L’Avocat doit savoir présenter une demande, notamment écrite, selon la forme imposée par la procédure, tout en s'efforçant d’être plaisant à lire ou à écouter.

 

L’image la plus populaire de l’Avocat est celle de l’Avocat plaidant, notamment lors de procès d’Assises, tentant de concilier les impératifs apparemment antinomiques que sont la recherche d’une vérité judiciaire et la défense de son client.

 

Rien n’est moins naturel qu’une plaidoirie, mais l’Avocat doit savoir maîtriser sa parole, comme le chirurgien manipule sans trembler son scalpel, ou le pâtissier son rouleau.

 

Plus sérieusement, il apparaitrait superficiel de traiter en quelques mots le sujet de l’Avocat plaidant, celui-ci méritant sans doute un article à lui seul.

 

La profession d’avocat est libérale et indépendante (Article 1er de la loi n°71-1130 du 31 décembre 1971) 

 

L’Avocat, en tant que chef d’entreprise, dirige son activité professionnelle et est redevable de cotisations dont il s’acquitte directement auprès des organismes sociaux et fiscaux.

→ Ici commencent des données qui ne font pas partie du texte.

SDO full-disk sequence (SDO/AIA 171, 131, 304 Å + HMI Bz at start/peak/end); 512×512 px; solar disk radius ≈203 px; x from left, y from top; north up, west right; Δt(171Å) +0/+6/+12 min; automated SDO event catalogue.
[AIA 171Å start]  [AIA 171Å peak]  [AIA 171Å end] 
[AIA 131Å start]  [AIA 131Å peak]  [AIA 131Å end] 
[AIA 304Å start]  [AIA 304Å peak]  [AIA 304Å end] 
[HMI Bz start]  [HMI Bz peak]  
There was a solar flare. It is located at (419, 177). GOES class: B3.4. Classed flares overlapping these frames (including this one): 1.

Il perçoit donc dans un premier temps des revenus bruts, dont il doit dans un second temps, déduire ses charges.

 

Ainsi, l’idée communément admise qu’un « avocat coûte cher » doit être éclairée par cet état de fait.

 

Contrairement aux magistrats qui sont inamovibles, l’Avocat est amené, sauf exceptions,  à assister et représenter son client devant toutes les juridictions nationales, de l’ordre judiciaire et de l’ordre administratif ; mais également devant les commissions disciplinaires. Il est de même le représentant de son client en matière d’expertise.


L’Avocat est également pleinement compétent à intervenir en dehors de tout contentieux, pour tous les actes de la vie civile (négociation précontractuelle, rédaction d’acte et de consultation juridique, etc.)

 

En définitive, si l’Avocat est une « conscience à louer » (« Les Frères Karamazov », Fiodor Dostoïevski, 1879-1880), pour la défense de ses clients il s’attèle à une tâche complexe et passionnante, qui l’oblige sans cesse à ne rien tenir pour acquis.